Objectives:
1. Answer these from the text about Morris teaching in Thailand:
(a) In which town is the school where Morris teaches?
(b) Which three skills does he teach there?
(c) At which camp did he spend summers volunteering?
2. Reproduce the passage of the text about Morris teaching in Thailand from "For him, teaching" up to and including "and suicidal thoughts.".
3. Carry on the text about Morris teaching in Thailand, picking up after its final sentence.

Selected extract:
━━━━

Most traditional Thai dishes include shrimp, beef, chicken, and pork. Morris was able to find vegan alternatives for all of these meals and others. He frequents vegan/vegetarian-friendly places like Chaingmai Cafe in Bangkok and Rasayana Raw Food Cafe.
Although he spent summers volunteering at Special Kids: Camp Ability camp with his mother, Morris didn’t initially intend on teaching formally. Yet, his family and friends always thought he was a natural at it, and helping others.
Morris currently teaches listening, speaking, and writing at a school in Samut Songkhram, just an hour south of Bangkok. “I always try to mirror the teachers that had the most influence in my life and incorporate my own style.”
For him, teaching was a way to exchange cultures and learn the Thai language. His favorite moments are spent with his students, and from the looks of his Facebook page, his students seem to truly love and appreciate Mr. Morris and his attention to being there for them, whether that means simply listening or talking to the students about self-harm and suicidal thoughts.

━━━━

Supplied data:
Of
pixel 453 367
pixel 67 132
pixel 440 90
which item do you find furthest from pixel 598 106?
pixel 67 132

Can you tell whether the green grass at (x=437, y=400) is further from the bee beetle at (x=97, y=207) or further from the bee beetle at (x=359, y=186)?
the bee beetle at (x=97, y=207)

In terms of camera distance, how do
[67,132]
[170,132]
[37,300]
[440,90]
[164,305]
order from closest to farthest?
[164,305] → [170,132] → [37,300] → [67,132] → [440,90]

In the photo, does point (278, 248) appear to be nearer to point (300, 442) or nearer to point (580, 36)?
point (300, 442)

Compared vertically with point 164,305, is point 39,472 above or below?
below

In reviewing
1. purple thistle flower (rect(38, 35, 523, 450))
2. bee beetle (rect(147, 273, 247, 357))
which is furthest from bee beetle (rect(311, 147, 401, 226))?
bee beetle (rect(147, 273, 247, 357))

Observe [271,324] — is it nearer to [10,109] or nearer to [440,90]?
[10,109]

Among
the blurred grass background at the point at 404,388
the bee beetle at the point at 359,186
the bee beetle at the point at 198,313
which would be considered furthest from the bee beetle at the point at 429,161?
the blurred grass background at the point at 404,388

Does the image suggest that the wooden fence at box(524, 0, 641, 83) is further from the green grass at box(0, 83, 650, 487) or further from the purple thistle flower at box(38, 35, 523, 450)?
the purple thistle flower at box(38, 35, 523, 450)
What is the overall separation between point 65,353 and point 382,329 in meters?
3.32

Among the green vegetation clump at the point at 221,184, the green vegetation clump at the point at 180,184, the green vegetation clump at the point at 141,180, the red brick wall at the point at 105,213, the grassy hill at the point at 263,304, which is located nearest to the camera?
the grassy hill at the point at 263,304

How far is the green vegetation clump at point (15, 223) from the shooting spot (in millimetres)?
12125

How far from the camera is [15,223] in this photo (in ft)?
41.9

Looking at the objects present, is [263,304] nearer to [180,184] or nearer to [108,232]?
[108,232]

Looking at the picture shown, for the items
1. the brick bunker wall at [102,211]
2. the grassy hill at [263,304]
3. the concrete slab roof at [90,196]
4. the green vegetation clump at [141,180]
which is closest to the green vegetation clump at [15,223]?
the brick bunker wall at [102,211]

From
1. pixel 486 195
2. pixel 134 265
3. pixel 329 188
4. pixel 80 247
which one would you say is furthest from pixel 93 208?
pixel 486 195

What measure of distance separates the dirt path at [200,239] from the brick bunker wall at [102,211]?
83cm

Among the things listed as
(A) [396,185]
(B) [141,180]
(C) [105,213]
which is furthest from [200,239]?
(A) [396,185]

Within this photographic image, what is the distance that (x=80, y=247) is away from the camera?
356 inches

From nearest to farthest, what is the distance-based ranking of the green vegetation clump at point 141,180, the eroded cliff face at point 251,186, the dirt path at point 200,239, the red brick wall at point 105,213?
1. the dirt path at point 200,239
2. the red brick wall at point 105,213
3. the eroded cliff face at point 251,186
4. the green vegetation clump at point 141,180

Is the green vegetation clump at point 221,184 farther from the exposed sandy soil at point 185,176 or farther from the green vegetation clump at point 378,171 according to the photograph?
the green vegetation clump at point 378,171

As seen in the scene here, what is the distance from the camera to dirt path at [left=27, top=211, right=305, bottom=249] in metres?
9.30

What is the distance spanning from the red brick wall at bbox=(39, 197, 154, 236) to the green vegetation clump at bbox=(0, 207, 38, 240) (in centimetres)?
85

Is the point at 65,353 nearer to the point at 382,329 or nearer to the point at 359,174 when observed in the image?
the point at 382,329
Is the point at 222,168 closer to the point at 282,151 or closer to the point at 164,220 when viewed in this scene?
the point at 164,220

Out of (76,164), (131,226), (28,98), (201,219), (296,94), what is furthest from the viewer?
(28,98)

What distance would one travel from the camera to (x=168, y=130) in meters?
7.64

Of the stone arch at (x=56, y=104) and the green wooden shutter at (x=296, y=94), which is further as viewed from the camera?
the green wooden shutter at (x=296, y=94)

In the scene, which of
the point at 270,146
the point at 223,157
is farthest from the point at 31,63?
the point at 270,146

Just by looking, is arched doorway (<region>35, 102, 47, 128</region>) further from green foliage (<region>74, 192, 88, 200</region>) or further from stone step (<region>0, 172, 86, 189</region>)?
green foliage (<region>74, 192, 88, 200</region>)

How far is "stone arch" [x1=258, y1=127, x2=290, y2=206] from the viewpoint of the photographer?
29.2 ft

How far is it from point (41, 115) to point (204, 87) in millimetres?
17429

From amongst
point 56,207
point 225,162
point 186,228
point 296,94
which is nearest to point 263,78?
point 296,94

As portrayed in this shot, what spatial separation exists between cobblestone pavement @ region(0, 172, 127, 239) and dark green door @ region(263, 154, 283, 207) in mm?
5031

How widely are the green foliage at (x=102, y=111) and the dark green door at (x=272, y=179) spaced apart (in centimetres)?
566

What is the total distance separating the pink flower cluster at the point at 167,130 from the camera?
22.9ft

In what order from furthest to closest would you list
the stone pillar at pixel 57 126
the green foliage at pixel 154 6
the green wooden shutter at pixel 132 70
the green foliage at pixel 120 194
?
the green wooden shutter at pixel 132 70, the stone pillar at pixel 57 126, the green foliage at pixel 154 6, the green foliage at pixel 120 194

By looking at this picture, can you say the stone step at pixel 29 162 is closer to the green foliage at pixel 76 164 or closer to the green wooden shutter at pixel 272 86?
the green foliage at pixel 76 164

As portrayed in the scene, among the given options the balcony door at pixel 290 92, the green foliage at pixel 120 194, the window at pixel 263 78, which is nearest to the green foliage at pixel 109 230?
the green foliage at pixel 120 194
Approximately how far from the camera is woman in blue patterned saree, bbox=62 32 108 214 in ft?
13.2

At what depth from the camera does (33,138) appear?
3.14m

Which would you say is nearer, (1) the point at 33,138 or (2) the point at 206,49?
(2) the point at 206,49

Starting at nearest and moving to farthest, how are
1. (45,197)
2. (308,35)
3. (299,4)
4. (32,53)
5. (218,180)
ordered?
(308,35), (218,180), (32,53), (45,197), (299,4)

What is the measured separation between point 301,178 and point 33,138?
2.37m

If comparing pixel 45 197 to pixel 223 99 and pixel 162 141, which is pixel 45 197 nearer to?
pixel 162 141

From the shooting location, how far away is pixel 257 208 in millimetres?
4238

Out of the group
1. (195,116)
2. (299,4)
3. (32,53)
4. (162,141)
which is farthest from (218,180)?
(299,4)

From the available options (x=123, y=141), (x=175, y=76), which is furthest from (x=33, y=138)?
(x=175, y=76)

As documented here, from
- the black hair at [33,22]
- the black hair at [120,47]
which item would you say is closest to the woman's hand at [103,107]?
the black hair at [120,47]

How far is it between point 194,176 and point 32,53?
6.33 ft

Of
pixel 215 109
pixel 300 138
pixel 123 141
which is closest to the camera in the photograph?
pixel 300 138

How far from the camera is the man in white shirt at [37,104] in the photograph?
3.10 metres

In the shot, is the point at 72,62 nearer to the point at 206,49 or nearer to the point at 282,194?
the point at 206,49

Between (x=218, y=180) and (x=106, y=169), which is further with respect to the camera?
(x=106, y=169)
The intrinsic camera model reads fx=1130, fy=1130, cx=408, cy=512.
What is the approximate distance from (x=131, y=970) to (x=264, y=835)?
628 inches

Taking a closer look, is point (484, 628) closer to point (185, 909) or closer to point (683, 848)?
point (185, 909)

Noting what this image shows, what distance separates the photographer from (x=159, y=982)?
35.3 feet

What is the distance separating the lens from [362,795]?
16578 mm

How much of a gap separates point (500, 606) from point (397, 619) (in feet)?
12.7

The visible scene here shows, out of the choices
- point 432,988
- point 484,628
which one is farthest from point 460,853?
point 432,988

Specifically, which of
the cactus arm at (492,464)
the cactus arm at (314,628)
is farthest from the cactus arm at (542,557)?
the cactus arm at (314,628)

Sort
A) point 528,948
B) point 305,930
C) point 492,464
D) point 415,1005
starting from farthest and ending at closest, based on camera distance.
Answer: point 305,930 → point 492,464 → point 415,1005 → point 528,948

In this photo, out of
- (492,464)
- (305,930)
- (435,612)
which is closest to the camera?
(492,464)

━━━━

Answers per task:
1.
(a) Samut Songkhram
(b) Listening, speaking, and writing
(c) Special Kids: Camp Ability camp

2.
For him, teaching was a way to exchange cultures and learn the Thai language. His favorite moments are spent with his students, and from the looks of his Facebook page, his students seem to truly love and appreciate Mr. Morris and his attention to being there for them, whether that means simply listening or talking to the students about self-harm and suicidal thoughts.

3.
“For me, teaching is an avenue to get settled into living here. I choose to teach to exchange culture, language, and learn the mindset of Thailand and the people here,” he said.
Last month, he was able to introduce his family to his new home in Thailand. They spent the day visiting iconic temples such as Wat Arun, Wat Pho, and backpacker hub Khao San Road. Then his family took a train ride to the ancient city of Ayutthaya and hit up the Samut Songkhram train market. Before ending their vacation, Morris and his family relaxed on the quiet island of Koh Mak.
In his spare time, you can catch Morris at the Erawan Waterfall, visiting wild monkeys at Khao Yai National Park, cooling off from the heat in the mountains of Chaing Mai, partying under a full moon on the island of Koh Chang, or whale shark diving at Koh Tao.